重症急性呼吸器症候群コロナウイルス 2 (SARS-CoV-2) のスパイク受容体結合ドメイン (RBD) は、ウイルスの出現以来急速に進化しました。
私たちは以前、深部変異スキャンを使用して、祖先武漢-Hu-1 RBDのアンジオテンシン変換酵素2(ACE2)結合親和性に対するすべての単一アミノ酸変異の影響を実験的に測定しました。
これらの測定値は、SARS-CoV-2 の進化の監視に情報を提供するのに役立ちました。
例えば、我々は、N501Y 変異が、アルファ株に結果として生じる変異が出現する前に、ACE2 結合親和性を高めるものであることを特定しました。

(アミノ酸残基の一文字略称は以下の通り。 A=Ala、C=Cys、D=Asp、E= Glu、F=Phe、G,=Gly、H=His、I=Ile、K=Lys、L=Leu、M=Met、N=Asn、P,=Pro、 Q=Gln、R=Arg、 S=Ser、T=Thr、V=Val、W=Trp、Y= Tyr。変異体では、特定の位置で他のアミノ酸が置換されていました;たとえば、N501Y は、501 位のアスパラギンがチロシンに置き換えられたことを示します。)

ただし、タンパク質が進化するにつれて、個々のアミノ酸変異の影響が変化する可能性があり、これはエピスタシスとして知られる現象です。
たとえば、SARS-CoV-2のACE2への結合を強化する同じN501Y変異は、SARS-CoV-1や他の多様なサルベコウイルスによるACE2の結合を著しく損なう。
さらに、N501Y は、SARS-CoV-2 オミクロン株に出現した他の親和性を高める変異をエピスタティックに可能にしました。

エピスタシスが変異の影響をどのように変化させるかをより系統的に理解するために、我々は詳細な変異スキャンを実行して、SARS-CoV-2変異型RBDにおけるすべての個々のアミノ酸変異の影響を測定しました。
私たちは、祖先武漢-Hu-1 RBD (201 残基) および 4 つの変異体からの RBD における包括的な部位飽和変異誘発ライブラリーを構築しました: アルファ (N501Y)、ベータ (K417N+E484K+N501Y)、デルタ (L452R+T478K)、イータ (E484K)。
私たちはこれらの変異ライブラリを酵母表面ディスプレイプラットフォームにクローニングし、蛍光活性化セルソーティング(FACS)とハイスループットシークエンシングを用いて、ACE2結合親和性と酵母表面発現レベルに対するすべてのアミノ酸変異の影響を決定しました。 (図 S1 と S2 およびデータ S1)。
ACE2 結合に対する各変異の影響を図 1 に示します。この図のインタラクティブなバージョンは、URL から入手できます。

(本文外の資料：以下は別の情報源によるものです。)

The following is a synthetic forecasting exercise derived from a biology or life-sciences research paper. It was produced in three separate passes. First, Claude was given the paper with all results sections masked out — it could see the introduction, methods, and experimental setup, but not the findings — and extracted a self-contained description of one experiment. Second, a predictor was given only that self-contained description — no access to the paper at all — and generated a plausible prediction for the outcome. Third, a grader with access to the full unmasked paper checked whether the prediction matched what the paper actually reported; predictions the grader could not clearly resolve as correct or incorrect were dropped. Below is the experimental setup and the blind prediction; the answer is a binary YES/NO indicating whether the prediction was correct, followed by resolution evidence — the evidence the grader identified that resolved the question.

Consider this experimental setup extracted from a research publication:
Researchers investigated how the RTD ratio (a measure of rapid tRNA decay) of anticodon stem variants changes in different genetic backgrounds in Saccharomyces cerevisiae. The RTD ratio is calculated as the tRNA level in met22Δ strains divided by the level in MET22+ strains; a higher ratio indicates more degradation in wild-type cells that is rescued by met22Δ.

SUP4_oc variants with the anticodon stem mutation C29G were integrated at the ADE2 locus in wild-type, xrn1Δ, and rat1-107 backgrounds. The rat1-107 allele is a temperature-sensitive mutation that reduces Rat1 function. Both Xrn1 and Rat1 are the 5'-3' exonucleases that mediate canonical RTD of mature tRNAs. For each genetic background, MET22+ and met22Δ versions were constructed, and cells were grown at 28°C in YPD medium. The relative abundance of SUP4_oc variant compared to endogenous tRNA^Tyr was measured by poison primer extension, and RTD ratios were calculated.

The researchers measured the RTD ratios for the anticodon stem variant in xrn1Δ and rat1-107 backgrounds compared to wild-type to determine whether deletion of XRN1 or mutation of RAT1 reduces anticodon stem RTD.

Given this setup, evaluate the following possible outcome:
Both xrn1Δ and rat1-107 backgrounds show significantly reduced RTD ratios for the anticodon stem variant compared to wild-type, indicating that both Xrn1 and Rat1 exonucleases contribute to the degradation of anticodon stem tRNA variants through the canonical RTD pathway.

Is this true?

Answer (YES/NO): NO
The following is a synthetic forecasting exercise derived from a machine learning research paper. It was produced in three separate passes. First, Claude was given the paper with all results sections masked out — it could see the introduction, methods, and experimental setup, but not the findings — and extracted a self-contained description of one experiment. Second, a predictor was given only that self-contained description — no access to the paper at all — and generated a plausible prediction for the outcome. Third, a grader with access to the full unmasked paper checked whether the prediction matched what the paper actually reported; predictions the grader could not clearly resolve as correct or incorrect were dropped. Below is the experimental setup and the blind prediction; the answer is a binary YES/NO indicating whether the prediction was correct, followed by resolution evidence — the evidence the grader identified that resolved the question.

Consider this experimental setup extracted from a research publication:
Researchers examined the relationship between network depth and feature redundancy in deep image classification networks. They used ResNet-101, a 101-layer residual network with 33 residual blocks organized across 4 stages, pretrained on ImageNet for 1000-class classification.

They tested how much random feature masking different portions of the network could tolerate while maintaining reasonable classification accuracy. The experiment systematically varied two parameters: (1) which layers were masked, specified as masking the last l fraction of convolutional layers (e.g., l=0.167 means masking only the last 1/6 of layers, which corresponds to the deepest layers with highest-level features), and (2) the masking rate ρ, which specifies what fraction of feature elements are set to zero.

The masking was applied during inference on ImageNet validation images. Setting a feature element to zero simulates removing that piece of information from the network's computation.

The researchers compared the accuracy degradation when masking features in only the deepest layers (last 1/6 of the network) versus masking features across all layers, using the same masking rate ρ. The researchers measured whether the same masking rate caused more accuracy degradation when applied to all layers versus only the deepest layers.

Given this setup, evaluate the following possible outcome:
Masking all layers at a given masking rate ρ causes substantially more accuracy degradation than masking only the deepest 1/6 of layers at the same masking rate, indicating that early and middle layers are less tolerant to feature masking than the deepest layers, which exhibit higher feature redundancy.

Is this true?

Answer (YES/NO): YES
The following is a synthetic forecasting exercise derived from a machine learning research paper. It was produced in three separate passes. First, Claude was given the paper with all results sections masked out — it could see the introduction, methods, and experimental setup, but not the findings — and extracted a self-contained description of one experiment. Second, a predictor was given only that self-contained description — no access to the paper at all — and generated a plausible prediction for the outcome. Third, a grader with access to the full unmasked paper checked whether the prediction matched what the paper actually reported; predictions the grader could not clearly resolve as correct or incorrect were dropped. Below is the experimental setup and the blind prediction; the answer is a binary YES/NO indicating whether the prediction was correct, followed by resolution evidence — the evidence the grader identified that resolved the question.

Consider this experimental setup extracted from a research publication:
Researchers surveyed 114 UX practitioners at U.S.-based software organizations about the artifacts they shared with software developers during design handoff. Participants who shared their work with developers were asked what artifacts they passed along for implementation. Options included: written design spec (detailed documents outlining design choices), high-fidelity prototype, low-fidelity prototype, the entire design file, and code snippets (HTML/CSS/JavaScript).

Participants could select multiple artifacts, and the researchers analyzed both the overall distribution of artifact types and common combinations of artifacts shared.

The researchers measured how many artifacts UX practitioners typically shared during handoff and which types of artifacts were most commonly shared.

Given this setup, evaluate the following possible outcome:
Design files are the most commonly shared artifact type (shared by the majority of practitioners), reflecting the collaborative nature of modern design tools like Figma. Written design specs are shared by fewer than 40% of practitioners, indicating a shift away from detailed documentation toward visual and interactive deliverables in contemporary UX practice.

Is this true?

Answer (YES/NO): NO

単量体 ACE2 細胞外ドメインを使用して 1:1 結合親和性を測定しました。これにより、一部の突然変異効果が結合力によってマスクされる天然二量体 ACE2 リガンドを使用した以前の測定と比較して、親和性増強効果を明らかにする粒度が向上しました (図 S1F)。
酵母表示された RBD における ACE2 結合およびタンパク質発現に対する変異体の影響は、哺乳動物細胞上に表示された完全なスパイク三量体の状況における ACE2 結合およびタンパク質発現と密接に相関することが示されています。
RBD変異体間で変異の影響が異なる部位を特定しました(図2、図S3およびS4)。 RBD 全体で SARS-CoV-2 変異体とその他の変異を区別する置換間のエピスタシスを反映しています。

ACE2 結合に対する変異の影響におけるこれらのエピスタティックな変化は、主に N501Y 変異に起因します:デルタ (L452R+T478K) およびイータ (E484K) RBD における変異の影響は、祖先の武漢-Hu-1 RBD におけるものと類似しています。 ベータ (K417N+E484K+N501Y) RBD の相違点は、N501Y のみを含むアルファ RBD の相違点をほぼ再現しています。 (図 2、A および B)。
1 つの例外は、K417N 変異によってアスパラギンが存在する場合、N 結合型グリコシル化モチーフを導入する、ベータ RBD の部位 419 におけるセリンまたはスレオニンへの変異の影響における明確なエピスタティックなシフトです(図S3D)。
N501Y により顕著なエピスタティックシフトを示す RBD 部位は、3 つの構造グループに分類されます (図 2B)。

突然変異効果の最大の変化は、N501 と直接接触する残基 Q498 です (図 2C)。

ACE2接触表面の中央β鎖を構成する部位491から496でのさらなるエピスタティックシフトを伴います(図2Bおよび図S3A)。
N501Yの存在下でエピスタティックシフトを示す部位の2番目のクラスターには446、447、および449が含まれ、これらはN501に直接接触しませんが、残基498に空間的に隣接しています(図2、BおよびC、および図S3B)。N501Yのためにエピスタティックにシフトする部位の3番目のグループには、部位501を部位403に構造的に連結するいくつかの残基(505、506、および406)とともに残基R403(図2C)が含まれます(図S3C)。

これらのエピスタティックシフトの一部は、SARS-CoV-2 の進化中に明らかに関連しています。
最も強力なエピスタティックシフトの 1 つは、N501Y による Q498R の増強です (図 2C および 3A)。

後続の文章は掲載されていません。